Lei purtroppo non ce l’ha fatta. Isabelle Caro soffriva di anoressia nervosa sin da quando aveva 13. Con il suo libro e la sua campagna pubblicitaria anche a mezzo delle foto di Oliviero Toscani nel 2007, intendeva aiutare se stessa a capire e le altr

Lunedi, 11/07/2022 - BIANCA FASANO
“Specchio specchio delle mie brame: l’anoressia, il riflesso malato dell’io”
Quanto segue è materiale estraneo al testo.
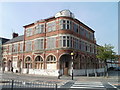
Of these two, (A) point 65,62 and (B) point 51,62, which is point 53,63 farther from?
(A) point 65,62

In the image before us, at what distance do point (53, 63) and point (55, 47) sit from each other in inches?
136

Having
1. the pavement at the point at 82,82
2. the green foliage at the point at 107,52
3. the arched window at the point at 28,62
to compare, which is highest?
the green foliage at the point at 107,52

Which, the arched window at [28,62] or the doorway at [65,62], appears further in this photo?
the arched window at [28,62]

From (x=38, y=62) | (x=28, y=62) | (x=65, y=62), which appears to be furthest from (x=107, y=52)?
(x=28, y=62)

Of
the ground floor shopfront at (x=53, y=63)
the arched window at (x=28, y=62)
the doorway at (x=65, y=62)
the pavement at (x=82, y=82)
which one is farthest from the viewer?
the arched window at (x=28, y=62)

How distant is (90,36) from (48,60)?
17072 millimetres

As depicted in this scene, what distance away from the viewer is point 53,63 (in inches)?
1161

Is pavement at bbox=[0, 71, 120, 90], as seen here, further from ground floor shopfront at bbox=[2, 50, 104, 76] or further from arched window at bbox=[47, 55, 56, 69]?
arched window at bbox=[47, 55, 56, 69]

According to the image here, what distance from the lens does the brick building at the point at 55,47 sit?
28.5 metres

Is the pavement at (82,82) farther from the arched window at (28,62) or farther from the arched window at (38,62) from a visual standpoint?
the arched window at (28,62)

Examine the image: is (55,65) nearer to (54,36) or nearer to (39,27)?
(54,36)

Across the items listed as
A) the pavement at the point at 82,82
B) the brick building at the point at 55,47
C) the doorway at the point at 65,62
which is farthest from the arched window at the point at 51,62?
the pavement at the point at 82,82

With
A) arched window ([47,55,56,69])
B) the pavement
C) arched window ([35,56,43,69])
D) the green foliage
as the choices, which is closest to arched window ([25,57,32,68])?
arched window ([35,56,43,69])

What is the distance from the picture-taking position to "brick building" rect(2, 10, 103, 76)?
93.5ft
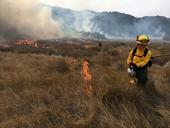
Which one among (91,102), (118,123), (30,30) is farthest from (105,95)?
(30,30)

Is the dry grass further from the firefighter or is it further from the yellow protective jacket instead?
the yellow protective jacket

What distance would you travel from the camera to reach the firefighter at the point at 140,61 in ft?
27.6

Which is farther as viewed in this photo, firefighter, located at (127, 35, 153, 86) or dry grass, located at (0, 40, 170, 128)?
firefighter, located at (127, 35, 153, 86)

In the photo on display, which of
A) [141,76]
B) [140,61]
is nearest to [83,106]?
[141,76]

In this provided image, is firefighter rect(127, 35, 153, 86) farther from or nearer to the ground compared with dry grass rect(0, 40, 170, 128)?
farther from the ground

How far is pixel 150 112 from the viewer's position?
652 cm

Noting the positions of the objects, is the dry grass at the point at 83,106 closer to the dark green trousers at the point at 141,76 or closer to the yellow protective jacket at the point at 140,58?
the dark green trousers at the point at 141,76

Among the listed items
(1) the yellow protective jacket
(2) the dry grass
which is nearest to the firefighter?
(1) the yellow protective jacket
Si chiamava Isabelle Caro. È la ragazza anoressica protagonista della campagna pubblicitaria di Nolita, il fashion brand del gruppo Flash&Partners che ha posato nuda per il fotografo Oliviero Toscani nel 2007, allo scopo di mostrare a tutti la realtà di una malattia che insieme alla bulimia, vede coinvolte oltre due milioni di persone in Italia. Ha detto:-"Mi sono nascosta e coperta per troppo tempo, adesso voglio mostrarmi senza paura, anche se so che il mio corpo ripugna. Le sofferenze fisiche e psicologiche che ho subito hanno un senso solo se possono essere d'aiuto a chi è caduto nella trappola da cui io sto cercando di uscire". Isabelle Caro, giunta a pesare venticinque chili, con solo 2 litri di sangue nelle vene, si è mostrata anche in un libro autobiografico, La petite fille qui ne voulait pas grossir, uscito in Francia, nel quale racconta la sua storia fatta di dolore e sofferenze, per essere stata una bambina rinchiusa in casa per undici anni da una madre affetta da depressione, che le ha fatto conoscere l'inferno per paura di farla crescere. Oggi, a ventisette anni, è passata da venticinque a trentacinque chili, ha ripreso a studiare e soprattutto ha creato un'associazione per aiutare le ragazze anoressiche. Certo non è ancora in grado di andare in bicicletta o fare pattinaggio, ma è determinata ad avere una vita normale. Il nostro rapporto odio/amore con lo specchio miticamente nasce con Narciso, il bellissimo personaggio narrato da Ovidio nelle Metamorfosi. In fondo Narciso, condannato, da Nemesi, a innamorarsi della sua immagine riflessa nell’acqua, assomiglia a noi, condannati a cercare nel mondo dei sensi la nostra verità. Sensi che in tanti modi ci ingannano, specialmente quando rimandano di noi, allo specchio, un’immagine cui noi tentiamo di assomigliare, o, anche un’immagine deformata, che ci fa sentire inadeguati, grassi, poco adatta ad una società dell’immagine che sembra tendere alla perfezione.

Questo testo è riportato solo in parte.